_What this exercise asks_:
[A] In the case summary, what date does Mr. RA Aggarwal's order bear?
[B] Edit the case summary, giving the passage between "Therefore it is" and "accordingly struck down.", inclusive, with "struck down" changed to "set aside".

_Document passage_:
┄┄┄┄┄┄

Judgments and Awards

2003(2) RAJ 395 (Del)

Hotel Marina Vs Sushil Kumar Raut

A request for arbitration of the dispute was made by the respondent to Mr. RA Aggarwal, the Managing Partner of the petitioner. The appointing authority instead of acting as an arbitrator himself appointed another as the sole arbitrator. Thereafter, he cancelled the said nomination and appointment and himself entered into reference and issued notice to the parties.

It was held that there is no provision which specifically empowers the appointing authority to recall the mandate of a duly appointed arbitrator as has been attempted in the present case. The appointed arbitrator has not withdrawn for any reason or for any event mentioned in section 14. There is no power contained in the arbitration clause permitting the appointing authority to recall the appointment. Section 15(2) only clarifies that where the mandate of an arbitrator terminates, a substitute arbitrator shall be appointed according to the rules that were applicable to the appointment of the arbitrator being replaced. Had the new arbitrator declined, this provision would have come into play.

Therefore it is held that the order of Mr. RA Aggarwal dated 29.7.2000, in which he purports to act as the sole arbitrator, is non-est and without jurisdiction and accordingly struck down.

┄┄┄┄┄┄

_Extracted entries_:
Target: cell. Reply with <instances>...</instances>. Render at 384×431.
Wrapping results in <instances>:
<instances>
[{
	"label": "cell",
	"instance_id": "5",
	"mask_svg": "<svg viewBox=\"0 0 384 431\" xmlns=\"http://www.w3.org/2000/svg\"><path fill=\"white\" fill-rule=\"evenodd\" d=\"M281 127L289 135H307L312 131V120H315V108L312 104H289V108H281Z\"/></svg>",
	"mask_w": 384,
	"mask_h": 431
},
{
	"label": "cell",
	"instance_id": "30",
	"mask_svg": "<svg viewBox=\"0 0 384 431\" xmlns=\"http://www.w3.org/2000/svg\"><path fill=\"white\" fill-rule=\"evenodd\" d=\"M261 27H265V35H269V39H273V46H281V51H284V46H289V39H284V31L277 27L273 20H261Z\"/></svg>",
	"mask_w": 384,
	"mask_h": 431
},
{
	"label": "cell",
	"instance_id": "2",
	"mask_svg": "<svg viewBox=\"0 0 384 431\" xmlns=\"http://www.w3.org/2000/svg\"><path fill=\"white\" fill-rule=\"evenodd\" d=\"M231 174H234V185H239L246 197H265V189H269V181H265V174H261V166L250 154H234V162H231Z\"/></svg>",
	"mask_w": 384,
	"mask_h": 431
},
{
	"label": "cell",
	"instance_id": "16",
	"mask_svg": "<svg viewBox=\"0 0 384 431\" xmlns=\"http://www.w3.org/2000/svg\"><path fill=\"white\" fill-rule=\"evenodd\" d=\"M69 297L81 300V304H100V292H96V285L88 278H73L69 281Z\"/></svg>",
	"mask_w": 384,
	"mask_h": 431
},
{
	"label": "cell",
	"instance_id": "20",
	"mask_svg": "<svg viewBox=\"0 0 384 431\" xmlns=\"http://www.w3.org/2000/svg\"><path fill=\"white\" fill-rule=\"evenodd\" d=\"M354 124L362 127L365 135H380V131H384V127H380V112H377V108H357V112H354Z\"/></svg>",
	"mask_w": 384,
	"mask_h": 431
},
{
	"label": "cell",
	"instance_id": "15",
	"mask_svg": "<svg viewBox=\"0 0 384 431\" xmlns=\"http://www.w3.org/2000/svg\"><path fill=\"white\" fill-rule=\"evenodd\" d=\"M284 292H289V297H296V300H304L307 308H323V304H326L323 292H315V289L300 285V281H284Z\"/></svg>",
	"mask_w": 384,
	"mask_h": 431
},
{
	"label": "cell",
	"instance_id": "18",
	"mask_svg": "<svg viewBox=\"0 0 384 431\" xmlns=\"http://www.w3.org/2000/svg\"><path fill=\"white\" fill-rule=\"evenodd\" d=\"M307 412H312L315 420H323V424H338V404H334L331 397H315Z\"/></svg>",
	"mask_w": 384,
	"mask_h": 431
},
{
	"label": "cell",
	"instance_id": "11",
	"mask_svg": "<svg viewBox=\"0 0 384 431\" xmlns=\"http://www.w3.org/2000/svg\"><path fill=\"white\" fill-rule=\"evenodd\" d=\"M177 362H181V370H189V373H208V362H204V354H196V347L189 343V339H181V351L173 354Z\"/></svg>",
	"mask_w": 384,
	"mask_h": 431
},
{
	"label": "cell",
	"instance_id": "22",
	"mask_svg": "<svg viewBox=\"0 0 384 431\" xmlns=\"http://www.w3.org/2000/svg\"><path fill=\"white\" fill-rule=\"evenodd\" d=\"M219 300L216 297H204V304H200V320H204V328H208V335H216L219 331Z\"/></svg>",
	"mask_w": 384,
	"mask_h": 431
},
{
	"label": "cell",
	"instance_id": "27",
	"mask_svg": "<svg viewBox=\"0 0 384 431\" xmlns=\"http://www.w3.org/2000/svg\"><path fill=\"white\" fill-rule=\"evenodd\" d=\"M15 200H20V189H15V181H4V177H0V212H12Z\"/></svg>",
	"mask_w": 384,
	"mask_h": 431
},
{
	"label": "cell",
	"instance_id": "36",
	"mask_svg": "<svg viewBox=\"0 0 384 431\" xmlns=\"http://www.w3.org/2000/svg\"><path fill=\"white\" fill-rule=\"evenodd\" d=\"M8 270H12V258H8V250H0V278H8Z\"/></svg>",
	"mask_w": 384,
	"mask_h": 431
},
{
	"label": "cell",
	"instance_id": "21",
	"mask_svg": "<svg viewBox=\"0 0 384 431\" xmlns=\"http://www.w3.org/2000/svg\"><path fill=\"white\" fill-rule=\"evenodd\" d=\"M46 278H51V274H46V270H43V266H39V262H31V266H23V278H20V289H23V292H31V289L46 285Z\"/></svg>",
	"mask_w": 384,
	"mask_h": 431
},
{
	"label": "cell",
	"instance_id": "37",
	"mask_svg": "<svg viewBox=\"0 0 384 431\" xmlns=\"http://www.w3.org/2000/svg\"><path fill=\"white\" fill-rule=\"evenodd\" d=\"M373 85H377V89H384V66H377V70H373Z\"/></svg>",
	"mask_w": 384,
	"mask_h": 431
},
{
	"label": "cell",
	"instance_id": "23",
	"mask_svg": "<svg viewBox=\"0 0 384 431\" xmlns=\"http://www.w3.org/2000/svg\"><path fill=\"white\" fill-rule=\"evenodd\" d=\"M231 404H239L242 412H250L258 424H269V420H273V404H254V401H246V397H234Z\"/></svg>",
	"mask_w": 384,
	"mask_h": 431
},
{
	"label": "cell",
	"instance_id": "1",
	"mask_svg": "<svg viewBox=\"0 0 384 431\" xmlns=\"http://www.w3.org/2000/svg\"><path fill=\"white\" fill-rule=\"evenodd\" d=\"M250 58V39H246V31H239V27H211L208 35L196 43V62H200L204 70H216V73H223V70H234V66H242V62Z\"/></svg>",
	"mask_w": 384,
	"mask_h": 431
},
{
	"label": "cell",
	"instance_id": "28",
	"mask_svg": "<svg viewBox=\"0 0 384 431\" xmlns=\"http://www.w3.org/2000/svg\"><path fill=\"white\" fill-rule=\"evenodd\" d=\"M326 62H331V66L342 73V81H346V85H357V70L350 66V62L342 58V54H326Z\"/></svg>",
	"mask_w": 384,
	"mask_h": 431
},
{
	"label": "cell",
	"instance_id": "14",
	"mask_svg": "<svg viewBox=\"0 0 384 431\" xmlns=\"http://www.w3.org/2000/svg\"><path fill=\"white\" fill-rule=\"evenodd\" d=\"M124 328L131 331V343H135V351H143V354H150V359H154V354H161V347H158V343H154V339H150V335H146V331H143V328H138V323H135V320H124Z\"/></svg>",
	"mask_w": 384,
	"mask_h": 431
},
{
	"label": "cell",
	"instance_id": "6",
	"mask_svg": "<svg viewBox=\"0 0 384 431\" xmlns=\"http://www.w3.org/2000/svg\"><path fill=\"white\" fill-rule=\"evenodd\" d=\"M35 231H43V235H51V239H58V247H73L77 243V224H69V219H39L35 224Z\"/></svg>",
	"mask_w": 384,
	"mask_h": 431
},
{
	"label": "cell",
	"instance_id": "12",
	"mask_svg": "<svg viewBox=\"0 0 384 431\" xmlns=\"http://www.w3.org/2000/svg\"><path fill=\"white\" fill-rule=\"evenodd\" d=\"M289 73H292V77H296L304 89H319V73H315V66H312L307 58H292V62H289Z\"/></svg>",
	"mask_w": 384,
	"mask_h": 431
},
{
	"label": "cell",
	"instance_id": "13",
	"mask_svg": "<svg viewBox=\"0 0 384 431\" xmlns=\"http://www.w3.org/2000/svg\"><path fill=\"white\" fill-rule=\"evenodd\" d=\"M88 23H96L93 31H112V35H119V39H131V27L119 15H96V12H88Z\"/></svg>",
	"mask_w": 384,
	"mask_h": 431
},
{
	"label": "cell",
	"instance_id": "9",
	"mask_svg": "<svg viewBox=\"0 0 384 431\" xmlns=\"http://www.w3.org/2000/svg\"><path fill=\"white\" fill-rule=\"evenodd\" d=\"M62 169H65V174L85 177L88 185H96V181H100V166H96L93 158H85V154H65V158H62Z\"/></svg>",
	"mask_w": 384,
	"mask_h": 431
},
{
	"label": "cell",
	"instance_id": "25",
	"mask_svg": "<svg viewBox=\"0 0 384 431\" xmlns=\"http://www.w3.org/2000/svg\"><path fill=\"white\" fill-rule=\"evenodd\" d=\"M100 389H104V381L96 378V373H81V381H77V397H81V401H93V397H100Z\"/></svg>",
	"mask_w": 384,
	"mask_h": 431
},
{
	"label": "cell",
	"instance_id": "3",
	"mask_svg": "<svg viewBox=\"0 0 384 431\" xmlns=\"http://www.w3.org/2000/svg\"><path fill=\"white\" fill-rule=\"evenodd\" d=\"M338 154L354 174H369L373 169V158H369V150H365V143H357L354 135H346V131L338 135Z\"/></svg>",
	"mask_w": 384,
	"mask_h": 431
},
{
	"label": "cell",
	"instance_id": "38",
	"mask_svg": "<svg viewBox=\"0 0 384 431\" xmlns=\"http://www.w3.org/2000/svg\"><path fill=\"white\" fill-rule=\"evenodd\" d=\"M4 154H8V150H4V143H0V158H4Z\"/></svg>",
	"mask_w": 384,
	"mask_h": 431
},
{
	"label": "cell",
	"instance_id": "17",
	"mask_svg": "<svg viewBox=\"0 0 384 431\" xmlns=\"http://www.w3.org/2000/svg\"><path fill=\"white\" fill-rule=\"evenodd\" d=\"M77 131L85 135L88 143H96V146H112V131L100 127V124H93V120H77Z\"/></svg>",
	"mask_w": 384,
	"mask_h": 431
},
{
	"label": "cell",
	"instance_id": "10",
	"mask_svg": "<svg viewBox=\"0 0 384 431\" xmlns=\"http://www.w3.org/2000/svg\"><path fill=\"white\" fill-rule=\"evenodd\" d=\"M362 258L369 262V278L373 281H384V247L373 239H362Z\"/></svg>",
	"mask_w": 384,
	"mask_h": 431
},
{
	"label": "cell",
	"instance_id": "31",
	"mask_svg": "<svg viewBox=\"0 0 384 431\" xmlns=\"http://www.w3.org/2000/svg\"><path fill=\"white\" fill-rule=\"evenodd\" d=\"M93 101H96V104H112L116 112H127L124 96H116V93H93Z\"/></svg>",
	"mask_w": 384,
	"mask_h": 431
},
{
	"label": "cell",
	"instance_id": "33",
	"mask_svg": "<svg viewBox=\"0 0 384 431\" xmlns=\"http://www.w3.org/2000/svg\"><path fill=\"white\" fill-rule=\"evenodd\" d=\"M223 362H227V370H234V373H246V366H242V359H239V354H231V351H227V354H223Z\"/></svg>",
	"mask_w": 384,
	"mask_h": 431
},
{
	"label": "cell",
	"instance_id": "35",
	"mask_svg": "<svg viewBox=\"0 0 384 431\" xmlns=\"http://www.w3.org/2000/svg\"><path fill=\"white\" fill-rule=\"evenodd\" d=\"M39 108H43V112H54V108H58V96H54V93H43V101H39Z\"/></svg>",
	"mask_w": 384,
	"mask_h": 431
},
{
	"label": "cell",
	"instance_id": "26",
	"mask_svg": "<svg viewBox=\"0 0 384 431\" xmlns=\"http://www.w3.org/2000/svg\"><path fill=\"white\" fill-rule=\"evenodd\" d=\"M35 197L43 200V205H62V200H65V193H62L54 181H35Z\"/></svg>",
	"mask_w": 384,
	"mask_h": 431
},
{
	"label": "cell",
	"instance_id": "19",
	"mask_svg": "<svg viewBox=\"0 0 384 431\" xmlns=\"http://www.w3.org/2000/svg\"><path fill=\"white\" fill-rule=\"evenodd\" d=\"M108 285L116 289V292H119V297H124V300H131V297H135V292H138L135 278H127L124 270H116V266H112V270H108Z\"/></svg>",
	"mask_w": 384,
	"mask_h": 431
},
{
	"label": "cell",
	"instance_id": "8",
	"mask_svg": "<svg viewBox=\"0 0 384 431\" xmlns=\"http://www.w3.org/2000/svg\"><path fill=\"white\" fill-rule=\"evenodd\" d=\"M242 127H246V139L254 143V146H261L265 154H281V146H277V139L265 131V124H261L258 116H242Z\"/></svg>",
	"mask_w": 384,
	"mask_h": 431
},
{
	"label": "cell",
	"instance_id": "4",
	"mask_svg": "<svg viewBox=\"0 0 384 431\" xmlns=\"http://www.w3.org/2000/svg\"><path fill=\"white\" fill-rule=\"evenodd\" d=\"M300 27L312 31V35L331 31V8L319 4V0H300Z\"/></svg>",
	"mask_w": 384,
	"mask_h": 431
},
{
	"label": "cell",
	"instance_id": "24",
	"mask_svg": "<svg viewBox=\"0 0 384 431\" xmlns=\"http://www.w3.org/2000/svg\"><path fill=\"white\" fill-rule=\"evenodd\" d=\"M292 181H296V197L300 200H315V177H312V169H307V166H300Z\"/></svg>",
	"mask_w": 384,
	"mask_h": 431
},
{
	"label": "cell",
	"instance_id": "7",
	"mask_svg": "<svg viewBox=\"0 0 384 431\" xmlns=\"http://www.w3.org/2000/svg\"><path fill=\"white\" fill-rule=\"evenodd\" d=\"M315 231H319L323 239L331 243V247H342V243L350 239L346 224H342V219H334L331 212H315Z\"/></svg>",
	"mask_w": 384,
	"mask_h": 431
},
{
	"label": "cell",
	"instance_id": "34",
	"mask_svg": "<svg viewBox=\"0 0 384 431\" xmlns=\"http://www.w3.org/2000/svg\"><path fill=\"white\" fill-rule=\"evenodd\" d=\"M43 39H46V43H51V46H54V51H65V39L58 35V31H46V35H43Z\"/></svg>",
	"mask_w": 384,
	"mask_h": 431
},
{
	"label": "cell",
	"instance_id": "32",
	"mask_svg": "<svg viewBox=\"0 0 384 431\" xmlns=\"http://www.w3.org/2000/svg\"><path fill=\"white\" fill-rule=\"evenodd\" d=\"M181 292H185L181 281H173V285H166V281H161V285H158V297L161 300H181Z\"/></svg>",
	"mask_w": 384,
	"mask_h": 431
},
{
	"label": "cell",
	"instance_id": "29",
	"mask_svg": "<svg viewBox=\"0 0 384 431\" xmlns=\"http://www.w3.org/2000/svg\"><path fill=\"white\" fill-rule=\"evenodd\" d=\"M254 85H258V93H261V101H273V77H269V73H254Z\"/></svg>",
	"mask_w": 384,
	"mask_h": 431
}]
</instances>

┄┄┄┄┄┄

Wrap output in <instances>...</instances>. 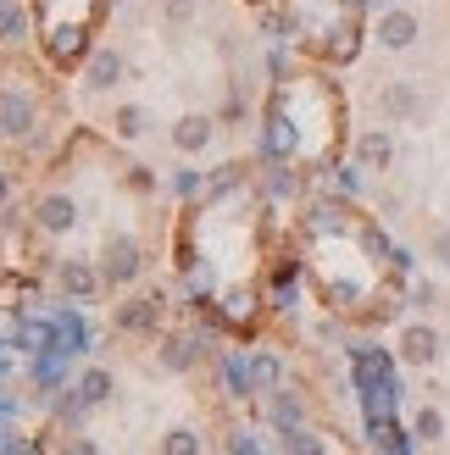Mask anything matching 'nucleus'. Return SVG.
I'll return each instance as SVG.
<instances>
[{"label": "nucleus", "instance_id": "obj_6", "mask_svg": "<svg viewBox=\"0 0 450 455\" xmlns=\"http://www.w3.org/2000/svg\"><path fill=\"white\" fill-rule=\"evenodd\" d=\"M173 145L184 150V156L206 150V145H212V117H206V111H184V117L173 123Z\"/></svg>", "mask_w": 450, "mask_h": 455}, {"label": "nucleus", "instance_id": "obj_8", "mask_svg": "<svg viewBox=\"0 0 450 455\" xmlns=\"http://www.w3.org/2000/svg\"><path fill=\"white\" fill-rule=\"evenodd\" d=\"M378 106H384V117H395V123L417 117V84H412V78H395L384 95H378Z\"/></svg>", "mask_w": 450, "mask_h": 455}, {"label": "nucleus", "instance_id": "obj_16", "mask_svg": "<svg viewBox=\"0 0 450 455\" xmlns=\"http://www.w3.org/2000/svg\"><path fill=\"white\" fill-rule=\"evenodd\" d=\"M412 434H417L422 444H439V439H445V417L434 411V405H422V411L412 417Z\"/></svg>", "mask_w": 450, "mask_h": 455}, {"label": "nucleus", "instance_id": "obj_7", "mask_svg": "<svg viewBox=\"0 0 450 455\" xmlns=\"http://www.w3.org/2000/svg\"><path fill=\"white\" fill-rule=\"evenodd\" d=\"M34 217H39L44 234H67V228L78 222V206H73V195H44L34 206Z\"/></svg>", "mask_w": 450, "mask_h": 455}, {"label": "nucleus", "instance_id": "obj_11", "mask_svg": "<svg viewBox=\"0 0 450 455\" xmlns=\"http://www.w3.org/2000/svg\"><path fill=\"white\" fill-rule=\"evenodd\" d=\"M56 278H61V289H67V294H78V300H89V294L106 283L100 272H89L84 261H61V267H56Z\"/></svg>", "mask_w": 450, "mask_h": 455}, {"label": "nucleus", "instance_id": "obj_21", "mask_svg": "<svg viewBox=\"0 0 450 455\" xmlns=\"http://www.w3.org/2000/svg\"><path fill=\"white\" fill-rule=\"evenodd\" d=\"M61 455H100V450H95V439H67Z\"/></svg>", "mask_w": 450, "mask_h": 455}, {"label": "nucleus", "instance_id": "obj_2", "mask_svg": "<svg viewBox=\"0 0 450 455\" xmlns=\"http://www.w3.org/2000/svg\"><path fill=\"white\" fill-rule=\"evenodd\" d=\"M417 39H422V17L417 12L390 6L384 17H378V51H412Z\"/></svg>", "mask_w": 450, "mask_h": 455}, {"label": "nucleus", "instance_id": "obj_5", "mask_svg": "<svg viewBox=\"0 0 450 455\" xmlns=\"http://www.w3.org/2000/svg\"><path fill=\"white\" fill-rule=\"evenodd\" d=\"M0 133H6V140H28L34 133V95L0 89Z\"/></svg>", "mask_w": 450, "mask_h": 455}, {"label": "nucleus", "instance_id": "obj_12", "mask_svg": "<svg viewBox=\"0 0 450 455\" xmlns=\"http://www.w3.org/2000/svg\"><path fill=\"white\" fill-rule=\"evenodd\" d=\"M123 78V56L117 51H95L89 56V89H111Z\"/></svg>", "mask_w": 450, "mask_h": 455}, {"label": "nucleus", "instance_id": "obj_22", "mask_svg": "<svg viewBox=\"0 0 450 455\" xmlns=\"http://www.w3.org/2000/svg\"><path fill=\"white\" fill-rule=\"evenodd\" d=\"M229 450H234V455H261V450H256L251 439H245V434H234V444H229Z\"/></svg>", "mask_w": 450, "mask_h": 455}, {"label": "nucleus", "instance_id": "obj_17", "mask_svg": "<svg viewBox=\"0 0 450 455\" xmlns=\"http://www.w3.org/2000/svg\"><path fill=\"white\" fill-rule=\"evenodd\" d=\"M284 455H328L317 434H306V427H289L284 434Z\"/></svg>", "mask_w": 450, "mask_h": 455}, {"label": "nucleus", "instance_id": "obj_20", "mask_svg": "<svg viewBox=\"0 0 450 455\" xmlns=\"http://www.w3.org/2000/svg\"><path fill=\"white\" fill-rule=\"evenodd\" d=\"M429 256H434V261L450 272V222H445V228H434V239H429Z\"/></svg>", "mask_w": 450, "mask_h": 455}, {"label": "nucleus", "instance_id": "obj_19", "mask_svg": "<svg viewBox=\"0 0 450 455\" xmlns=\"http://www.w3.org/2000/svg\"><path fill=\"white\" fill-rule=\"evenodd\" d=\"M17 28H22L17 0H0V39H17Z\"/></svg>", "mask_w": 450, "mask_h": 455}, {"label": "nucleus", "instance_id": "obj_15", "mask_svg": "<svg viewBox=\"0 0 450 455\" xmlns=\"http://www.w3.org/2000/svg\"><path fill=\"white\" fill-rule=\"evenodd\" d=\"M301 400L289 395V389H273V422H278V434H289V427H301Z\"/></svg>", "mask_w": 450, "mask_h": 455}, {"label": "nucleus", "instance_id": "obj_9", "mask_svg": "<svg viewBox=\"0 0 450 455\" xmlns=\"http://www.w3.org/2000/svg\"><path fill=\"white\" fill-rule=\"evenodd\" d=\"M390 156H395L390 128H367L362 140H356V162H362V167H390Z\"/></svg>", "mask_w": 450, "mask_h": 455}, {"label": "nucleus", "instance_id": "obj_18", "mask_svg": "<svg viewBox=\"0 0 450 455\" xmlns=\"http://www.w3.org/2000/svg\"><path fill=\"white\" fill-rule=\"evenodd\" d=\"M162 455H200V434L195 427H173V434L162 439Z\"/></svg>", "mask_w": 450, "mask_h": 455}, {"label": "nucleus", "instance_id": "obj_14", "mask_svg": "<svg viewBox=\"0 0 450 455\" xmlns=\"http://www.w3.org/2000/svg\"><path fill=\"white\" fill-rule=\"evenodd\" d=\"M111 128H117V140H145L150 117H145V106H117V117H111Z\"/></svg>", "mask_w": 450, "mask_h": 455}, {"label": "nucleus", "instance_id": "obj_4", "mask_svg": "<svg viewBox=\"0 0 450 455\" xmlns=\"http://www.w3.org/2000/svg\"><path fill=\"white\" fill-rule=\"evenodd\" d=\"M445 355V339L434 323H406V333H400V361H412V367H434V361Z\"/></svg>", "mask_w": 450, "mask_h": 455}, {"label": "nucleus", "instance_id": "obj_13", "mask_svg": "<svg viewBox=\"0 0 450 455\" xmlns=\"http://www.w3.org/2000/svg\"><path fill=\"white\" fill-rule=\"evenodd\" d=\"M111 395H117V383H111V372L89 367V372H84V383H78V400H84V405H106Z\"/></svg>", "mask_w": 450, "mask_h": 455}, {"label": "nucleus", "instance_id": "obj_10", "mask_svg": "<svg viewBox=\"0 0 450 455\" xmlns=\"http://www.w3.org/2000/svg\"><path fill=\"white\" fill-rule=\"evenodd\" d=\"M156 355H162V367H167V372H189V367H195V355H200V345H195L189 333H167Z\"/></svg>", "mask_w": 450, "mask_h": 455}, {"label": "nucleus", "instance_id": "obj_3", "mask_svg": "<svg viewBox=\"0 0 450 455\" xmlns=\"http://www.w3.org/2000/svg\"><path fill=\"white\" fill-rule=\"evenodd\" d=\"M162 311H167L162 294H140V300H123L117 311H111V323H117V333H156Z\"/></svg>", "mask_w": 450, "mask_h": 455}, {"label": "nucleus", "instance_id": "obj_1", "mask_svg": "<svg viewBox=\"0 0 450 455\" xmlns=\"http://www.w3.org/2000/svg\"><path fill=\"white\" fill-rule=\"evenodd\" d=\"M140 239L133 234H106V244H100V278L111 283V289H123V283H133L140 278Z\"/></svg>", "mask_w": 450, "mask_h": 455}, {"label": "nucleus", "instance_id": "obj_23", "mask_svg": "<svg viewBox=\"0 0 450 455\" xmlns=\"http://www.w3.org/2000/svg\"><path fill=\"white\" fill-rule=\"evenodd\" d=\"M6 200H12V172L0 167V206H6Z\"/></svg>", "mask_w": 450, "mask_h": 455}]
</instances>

┄┄┄┄┄┄

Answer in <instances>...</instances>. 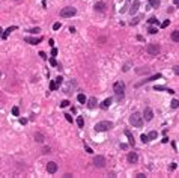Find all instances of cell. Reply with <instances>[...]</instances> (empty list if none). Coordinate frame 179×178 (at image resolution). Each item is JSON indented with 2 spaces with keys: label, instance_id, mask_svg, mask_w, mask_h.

┄┄┄┄┄┄

_Answers provided_:
[A] 29.7.2000

[B]
Therefore it is held that the order of Mr. RA Aggarwal dated 29.7.2000, in which he purports to act as the sole arbitrator, is non-est and without jurisdiction and accordingly set aside.